→ Document extract:
----------------

It’s that time of year when we all go somewhere (or nowhere), so here are a few thoughts on travel writing
TRAVEL BOOKS
In a bookshop, perusing the travel books.
Well there are plenty of books about people who have been many different, distant, far-flung exquisite and exotic places. There are also a few books by writers who haven’t been anywhere far off, exotic, decent or even interesting. I suppose the point being that they have written about places no one would ever dream of going because they are so dreary, and this fact alone makes them of interest.
Perusing the numerous travel books, I notice:
1) -Travel writing does not appear to be about one person going many different places. There are many different books by many different authors, but each person only ever seems to have been one place. Many books also concern the same place. You wonder if the various authors didn’t get a reduced group travel rate and all go together. The only difference between the books seems to be how the various authors got to where they were going and what they did when they got there.
2) -There are those travel books telling the reader about the author’s travels and there are those travel books telling the reader what to do when he or she gets to destination. (guide books for want of a better name) In either case, how can you be sure that the author has actually been to the place they have written about?
3) – A lot of travel happens in books. There is perhaps more travelling done by book than by any other medium
4) – If you don’t like where you have travelled to by book, it is easy to close the book, put it back on the shelf, and choose another journey. Far simpler than actually having all the trouble and expense of going somewhere you don’t like. Why on earth did you go somewhere you didn’t like in the first place? You should have read about it before you went.
THE GRAMMAR OF TRAVEL
Thoughts on Prepositions
I have noticed that All travel books have prepositons in the title.
Prepositions are those small words that situate us in time and space or move us along. Without prepositions we would be nowhere.
AROUND or ROUND
The most popular travel preposition seems to be AROUND – implying that you intend to come home and your travels have been no more than going round in a large circle. Personally speaking, this preposition does not imply any depth or discovery; it is merely describing how a person went around the edge of something without actually bothering to go in. AROUND also implies that you have been round in a giant circle, whereas ROUND has some idea of perpetual motion, the idea of going round in circles, some of them ever decreasing, much like our ever shrinking world.
TO and FROM
TO – meaning that you go somewhere – it doesn’t necessarily imply that the person comes back, because they haven’t gone AROUND. Travelling TO somewhere meaning that you are not going to talk about your destination, but simply about how you got there. Either a long litany of highly unseaworthy boats and steam trains or a simple voyage of self-discovery (presumably on a long train journey). All those travellers/explorers/adventurers who go TO places have always come FROM somewhere, though they only tend to talk about going to. However COMING FROM somewhere is at least half the journey FROM, could be a simple departure point in one of life’s journeys or for journey of life itself.

----------------

→ Exercise instructions:
1. In the travel-writing piece, which preposition is described as the most popular one for travel?
2. Please copy out a passage from the travel-writing piece word for word, beginning at the words "THE GRAMMAR OF" and stopping after "ever shrinking world.".

----------------

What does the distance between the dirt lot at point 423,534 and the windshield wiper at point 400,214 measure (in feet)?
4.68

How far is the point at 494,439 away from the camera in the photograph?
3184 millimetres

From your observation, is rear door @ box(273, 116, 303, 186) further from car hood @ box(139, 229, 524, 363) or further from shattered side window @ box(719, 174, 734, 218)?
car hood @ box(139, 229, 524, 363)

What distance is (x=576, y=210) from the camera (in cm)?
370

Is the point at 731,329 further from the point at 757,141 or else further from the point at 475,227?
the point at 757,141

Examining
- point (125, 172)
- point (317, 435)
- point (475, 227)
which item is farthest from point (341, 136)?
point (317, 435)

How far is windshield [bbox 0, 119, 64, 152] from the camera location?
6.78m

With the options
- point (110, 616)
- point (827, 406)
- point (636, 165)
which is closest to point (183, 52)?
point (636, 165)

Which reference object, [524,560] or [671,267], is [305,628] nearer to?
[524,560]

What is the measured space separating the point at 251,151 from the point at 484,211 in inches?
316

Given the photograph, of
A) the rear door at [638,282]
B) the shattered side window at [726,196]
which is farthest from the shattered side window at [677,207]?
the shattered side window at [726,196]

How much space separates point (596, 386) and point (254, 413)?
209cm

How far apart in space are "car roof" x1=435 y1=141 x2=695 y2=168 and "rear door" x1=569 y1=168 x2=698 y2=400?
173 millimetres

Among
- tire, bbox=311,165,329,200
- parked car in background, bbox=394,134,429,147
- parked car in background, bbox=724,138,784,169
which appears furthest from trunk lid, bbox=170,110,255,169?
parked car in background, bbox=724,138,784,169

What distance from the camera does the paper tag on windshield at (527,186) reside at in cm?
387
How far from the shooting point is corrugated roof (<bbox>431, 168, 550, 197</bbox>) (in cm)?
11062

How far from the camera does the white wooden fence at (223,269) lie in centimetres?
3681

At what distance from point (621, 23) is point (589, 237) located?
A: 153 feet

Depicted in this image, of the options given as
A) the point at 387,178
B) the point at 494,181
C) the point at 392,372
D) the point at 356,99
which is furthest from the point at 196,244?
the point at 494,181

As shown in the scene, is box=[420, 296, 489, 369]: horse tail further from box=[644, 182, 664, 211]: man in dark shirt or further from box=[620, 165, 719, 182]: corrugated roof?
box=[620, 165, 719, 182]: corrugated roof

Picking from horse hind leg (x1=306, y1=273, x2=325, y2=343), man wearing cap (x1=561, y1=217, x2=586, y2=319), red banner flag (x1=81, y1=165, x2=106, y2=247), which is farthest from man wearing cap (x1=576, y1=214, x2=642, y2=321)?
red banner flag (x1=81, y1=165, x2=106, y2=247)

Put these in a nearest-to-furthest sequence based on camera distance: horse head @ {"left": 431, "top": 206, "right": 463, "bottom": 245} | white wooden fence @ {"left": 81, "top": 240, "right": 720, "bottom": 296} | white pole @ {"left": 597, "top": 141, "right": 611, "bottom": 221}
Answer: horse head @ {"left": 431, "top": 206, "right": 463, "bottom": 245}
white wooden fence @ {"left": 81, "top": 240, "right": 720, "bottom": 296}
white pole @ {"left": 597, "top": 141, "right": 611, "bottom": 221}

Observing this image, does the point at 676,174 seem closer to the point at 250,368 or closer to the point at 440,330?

----------------

→ Responses in order:
1. AROUND

2.
THE GRAMMAR OF TRAVEL
Thoughts on Prepositions
I have noticed that All travel books have prepositons in the title.
Prepositions are those small words that situate us in time and space or move us along. Without prepositions we would be nowhere.
AROUND or ROUND
The most popular travel preposition seems to be AROUND – implying that you intend to come home and your travels have been no more than going round in a large circle. Personally speaking, this preposition does not imply any depth or discovery; it is merely describing how a person went around the edge of something without actually bothering to go in. AROUND also implies that you have been round in a giant circle, whereas ROUND has some idea of perpetual motion, the idea of going round in circles, some of them ever decreasing, much like our ever shrinking world.